How to use LaTeX in Docusaurus with Remark Math and Rehype KaTeX

Installation

You can type $\LaTeX$ in Docusaurus by using the remark-math and rehype-katex packages.

In the root directory of your Docusaurus project, install the packages by running npm install remark-math and npm install rehype-katex (or the yarn equivalents).

Configuration

At the top of docusaurus.config.ts, import the packages:

import remarkMath from 'remark-math';
import rehypeKatex from 'rehype-katex';

Pass the plugins to your docs presets:

  presets: [
    [
      'classic',
      {
        docs: {
          remarkPlugins: [remarkMath],
          rehypePlugins: [rehypeKatex],

Get the URL for the $\KaTeX$ stylesheet from README on github.com/KaTeX/KaTeX, then pass it to the stylesheet config:

  stylesheets: [
    {
      href: 'https://cdn.jsdelivr.net/npm/[email protected]/dist/katex.min.css',
      type: 'text/css',
      integrity:
        'sha384-nB0miv6/jRmo5UMMR1wu3Gz6NLsoTkbqJghGIsx//Rlm+ZU03BU6SQNC66uf4l5+',
      crossorigin: 'anonymous',
    },

You can also choose to self-host the stylesheets on your own content delivery network (CDN). It's more work than using jsdeliver, but you have more control over your website. Download the latest version available on $\KaTeX$ releases page, unpack it, and upload it to your own CDN.

If you choose to self-host, be careful about the integrity hash of the katex.min.css file. If you modify the file, you need to update the hash, run something like openssl dgst -sha384 -binary file/path/to/katex/v0.16.11/katex.min.css | openssl base64 -A.

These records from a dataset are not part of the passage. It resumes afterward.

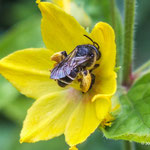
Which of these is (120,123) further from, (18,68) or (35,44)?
(35,44)

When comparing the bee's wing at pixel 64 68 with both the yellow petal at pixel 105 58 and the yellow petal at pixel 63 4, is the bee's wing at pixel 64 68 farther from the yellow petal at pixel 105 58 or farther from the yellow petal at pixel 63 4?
the yellow petal at pixel 63 4

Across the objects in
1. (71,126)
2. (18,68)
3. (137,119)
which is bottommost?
(137,119)

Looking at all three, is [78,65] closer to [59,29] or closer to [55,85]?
[59,29]

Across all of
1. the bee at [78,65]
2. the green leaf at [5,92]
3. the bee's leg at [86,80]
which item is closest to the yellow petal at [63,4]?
the bee at [78,65]

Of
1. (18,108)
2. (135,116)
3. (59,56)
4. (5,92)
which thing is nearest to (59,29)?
(59,56)

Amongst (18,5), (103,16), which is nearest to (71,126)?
(103,16)
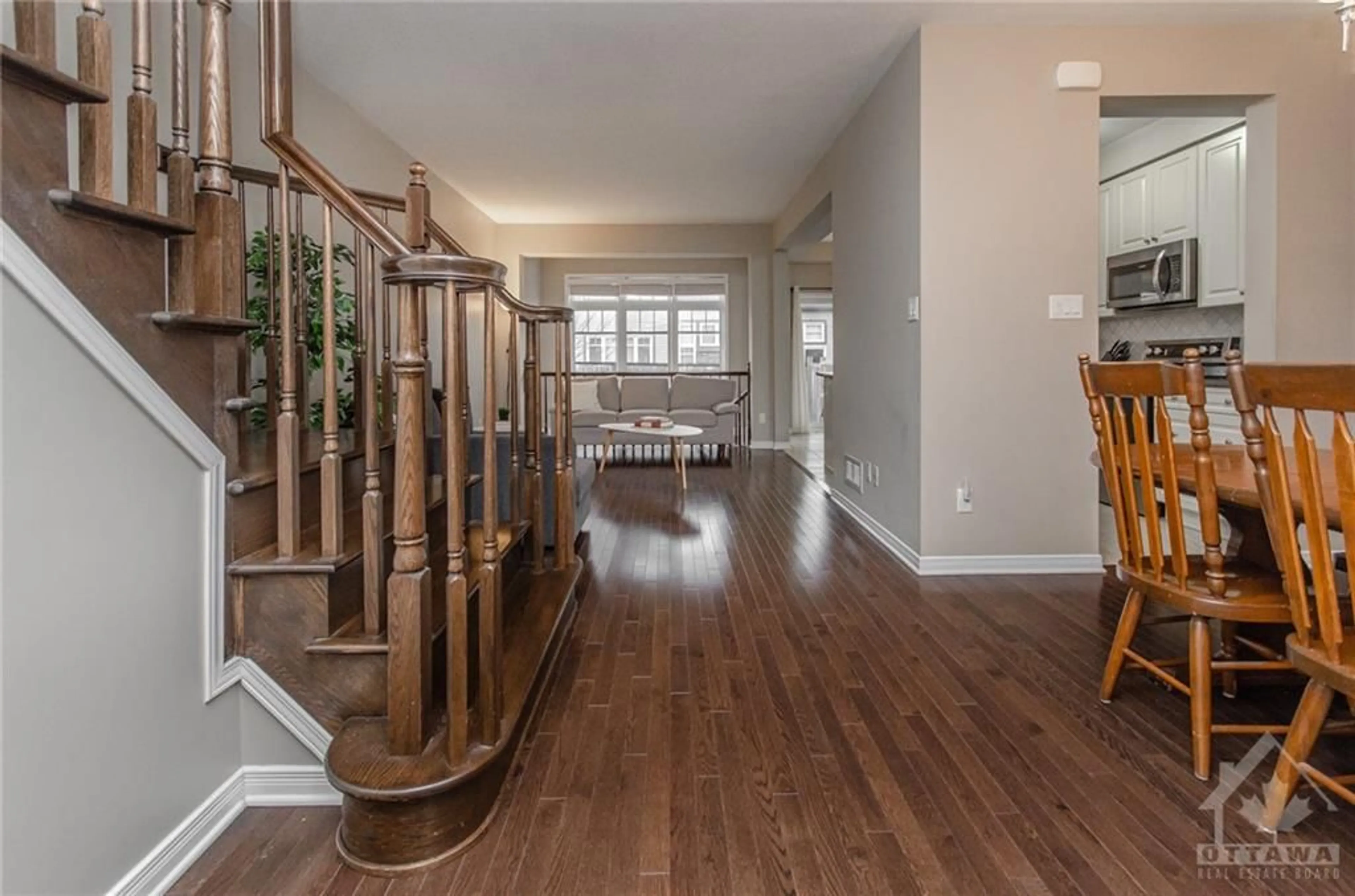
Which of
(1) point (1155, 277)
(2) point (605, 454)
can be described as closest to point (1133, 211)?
(1) point (1155, 277)

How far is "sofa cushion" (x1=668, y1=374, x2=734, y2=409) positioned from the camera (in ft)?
26.6

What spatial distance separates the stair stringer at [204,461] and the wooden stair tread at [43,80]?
253mm

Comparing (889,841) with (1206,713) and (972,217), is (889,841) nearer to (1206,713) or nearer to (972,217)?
(1206,713)

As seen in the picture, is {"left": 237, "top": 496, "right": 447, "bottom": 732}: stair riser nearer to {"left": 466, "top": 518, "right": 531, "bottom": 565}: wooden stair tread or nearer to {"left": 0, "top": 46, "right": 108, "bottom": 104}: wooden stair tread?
{"left": 466, "top": 518, "right": 531, "bottom": 565}: wooden stair tread

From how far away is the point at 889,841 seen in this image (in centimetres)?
145

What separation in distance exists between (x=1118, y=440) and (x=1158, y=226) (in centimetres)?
395

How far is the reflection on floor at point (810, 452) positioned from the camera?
6.92m

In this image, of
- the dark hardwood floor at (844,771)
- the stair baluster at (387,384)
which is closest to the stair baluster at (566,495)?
the dark hardwood floor at (844,771)

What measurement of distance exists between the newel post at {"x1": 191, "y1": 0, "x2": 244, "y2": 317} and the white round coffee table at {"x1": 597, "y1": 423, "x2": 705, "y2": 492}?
4434 mm

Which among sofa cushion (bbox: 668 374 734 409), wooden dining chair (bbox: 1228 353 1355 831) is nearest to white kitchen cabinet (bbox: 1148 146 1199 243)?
wooden dining chair (bbox: 1228 353 1355 831)

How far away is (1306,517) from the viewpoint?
1.29 m

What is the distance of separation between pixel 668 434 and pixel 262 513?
469 cm

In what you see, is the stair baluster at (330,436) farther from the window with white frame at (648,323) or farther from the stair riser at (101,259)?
the window with white frame at (648,323)

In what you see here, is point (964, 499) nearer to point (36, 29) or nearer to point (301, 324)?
point (301, 324)
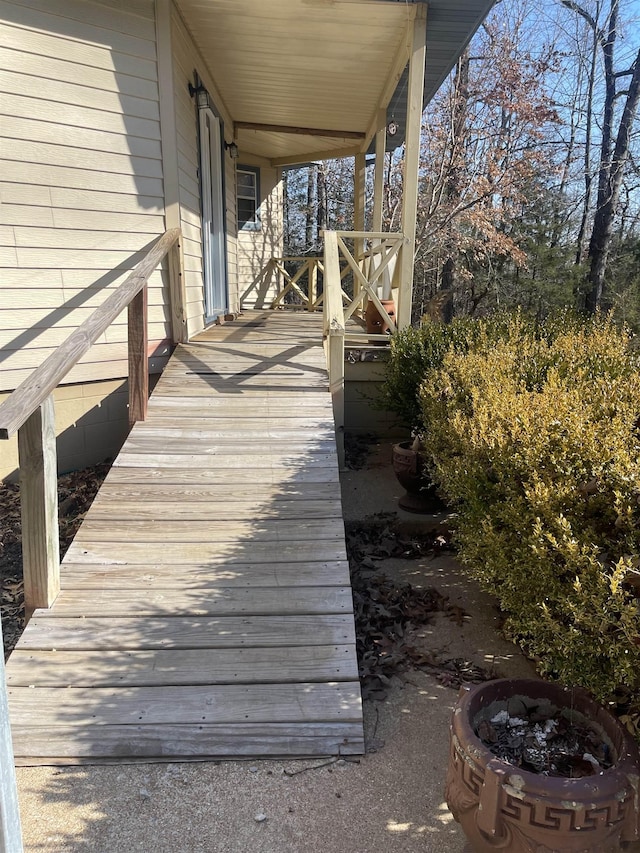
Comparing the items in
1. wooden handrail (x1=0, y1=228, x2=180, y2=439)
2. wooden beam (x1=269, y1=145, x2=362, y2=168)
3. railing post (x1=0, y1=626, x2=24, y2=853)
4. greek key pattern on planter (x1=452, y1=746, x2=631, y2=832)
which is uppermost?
wooden beam (x1=269, y1=145, x2=362, y2=168)

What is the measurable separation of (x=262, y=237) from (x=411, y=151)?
488 cm

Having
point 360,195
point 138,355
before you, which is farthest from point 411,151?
point 360,195

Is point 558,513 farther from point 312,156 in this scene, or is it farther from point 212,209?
point 312,156

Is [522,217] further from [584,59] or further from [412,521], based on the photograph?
[412,521]

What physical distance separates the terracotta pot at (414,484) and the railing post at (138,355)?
189cm

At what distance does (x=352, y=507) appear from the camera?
4613mm

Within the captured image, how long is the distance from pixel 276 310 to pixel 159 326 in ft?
15.3

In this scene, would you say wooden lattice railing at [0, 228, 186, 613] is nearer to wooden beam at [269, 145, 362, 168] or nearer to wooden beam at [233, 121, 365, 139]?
wooden beam at [233, 121, 365, 139]

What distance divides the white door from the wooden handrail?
2.13 meters

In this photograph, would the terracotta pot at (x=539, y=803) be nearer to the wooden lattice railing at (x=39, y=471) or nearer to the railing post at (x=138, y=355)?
the wooden lattice railing at (x=39, y=471)

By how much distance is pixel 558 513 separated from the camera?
218cm

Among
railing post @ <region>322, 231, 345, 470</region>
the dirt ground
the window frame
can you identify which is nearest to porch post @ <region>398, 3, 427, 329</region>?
railing post @ <region>322, 231, 345, 470</region>

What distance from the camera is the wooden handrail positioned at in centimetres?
220

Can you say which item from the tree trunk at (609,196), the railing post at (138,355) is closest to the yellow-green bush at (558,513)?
the railing post at (138,355)
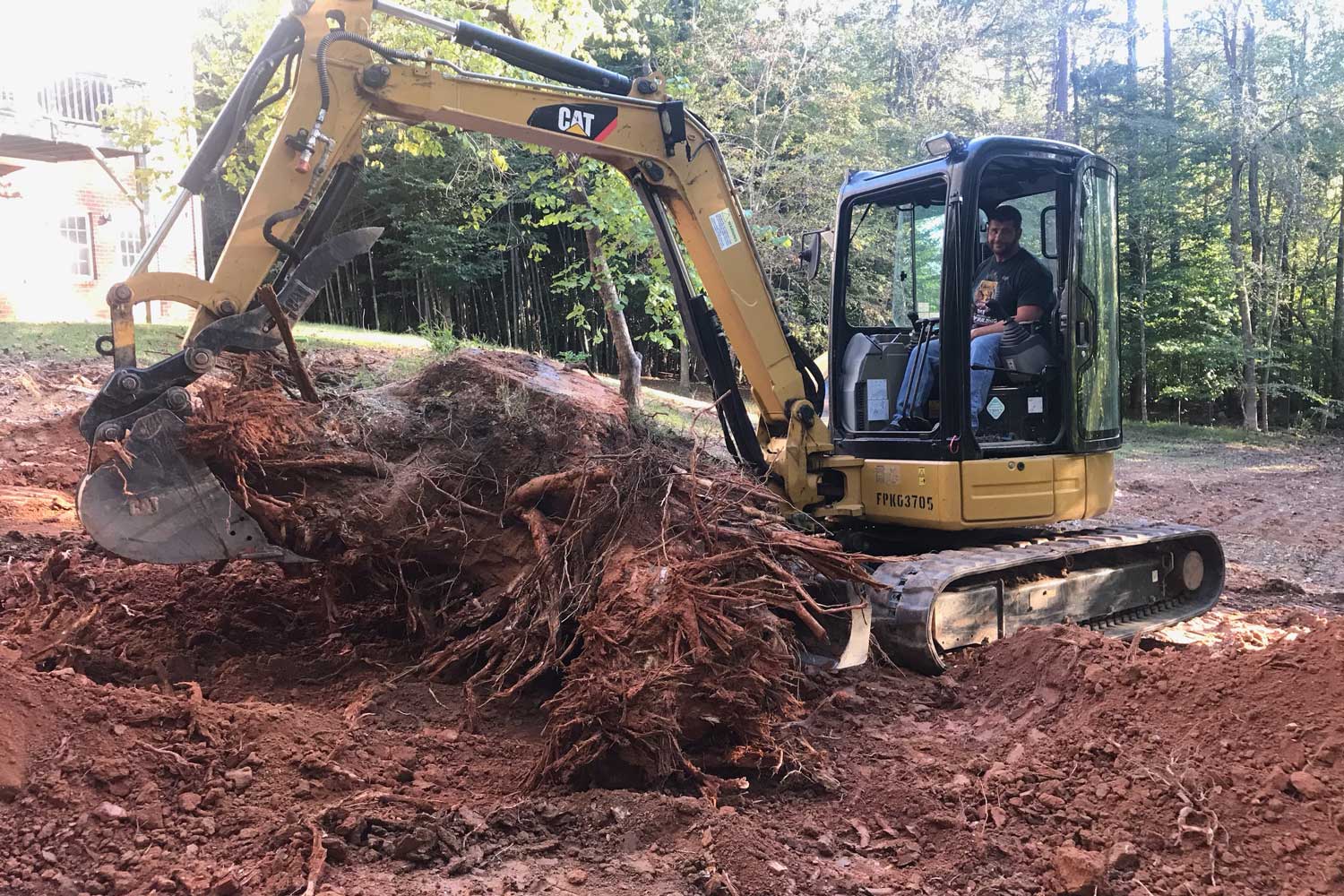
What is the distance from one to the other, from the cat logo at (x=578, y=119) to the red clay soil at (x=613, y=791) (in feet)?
8.84

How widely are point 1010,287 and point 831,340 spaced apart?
3.68 ft

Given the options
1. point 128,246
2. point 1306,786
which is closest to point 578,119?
point 1306,786

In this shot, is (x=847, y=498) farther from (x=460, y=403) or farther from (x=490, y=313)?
(x=490, y=313)

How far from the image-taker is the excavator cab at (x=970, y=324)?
16.9 ft

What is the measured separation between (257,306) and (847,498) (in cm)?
335

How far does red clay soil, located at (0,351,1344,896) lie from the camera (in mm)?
2889

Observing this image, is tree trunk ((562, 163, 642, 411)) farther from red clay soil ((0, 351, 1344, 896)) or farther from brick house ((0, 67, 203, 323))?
brick house ((0, 67, 203, 323))

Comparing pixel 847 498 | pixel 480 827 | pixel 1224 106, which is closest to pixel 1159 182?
pixel 1224 106

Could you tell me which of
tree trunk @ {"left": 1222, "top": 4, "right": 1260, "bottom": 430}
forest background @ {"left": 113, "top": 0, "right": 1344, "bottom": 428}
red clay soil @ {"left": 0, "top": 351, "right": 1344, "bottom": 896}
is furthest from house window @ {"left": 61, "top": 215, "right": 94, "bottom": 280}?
tree trunk @ {"left": 1222, "top": 4, "right": 1260, "bottom": 430}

If you have a pre-commit formatter like husky, then avoid formatting the file on commit with the --no-verify flag: git commit -m 'chore: bump katex to v0.16.11' --no-verify.

Usage

You can use either $ brackets or $$ brackets across multiple lines.

For example, this

**Fundamental Theorem of Calculus**  
Let $f:[a,b] \to \R$ be Riemann integrable. Let $F:[a,b]\to\R$ be $F(x)=
\int_{a}^{x}f(t)dt$.
Then $$F$$ is continuous, and at all $x$ such that $f$ is continuous at $x$,
$F$ is differentiable at $x$ with $F'(x)=f(x)$.

will print to this:

Fundamental Theorem of Calculus
Let $f:[a,b] \to \R$ be Riemann integrable. Let $F:[a,b]\to\R$ be $F(x)= \int_{a}^{x}f(t)dt$. Then $F$ is continuous, and at all $x$ such that $f$ is continuous at $x$, $F$ is differentiable at $x$ with $F'(x)=f(x)$.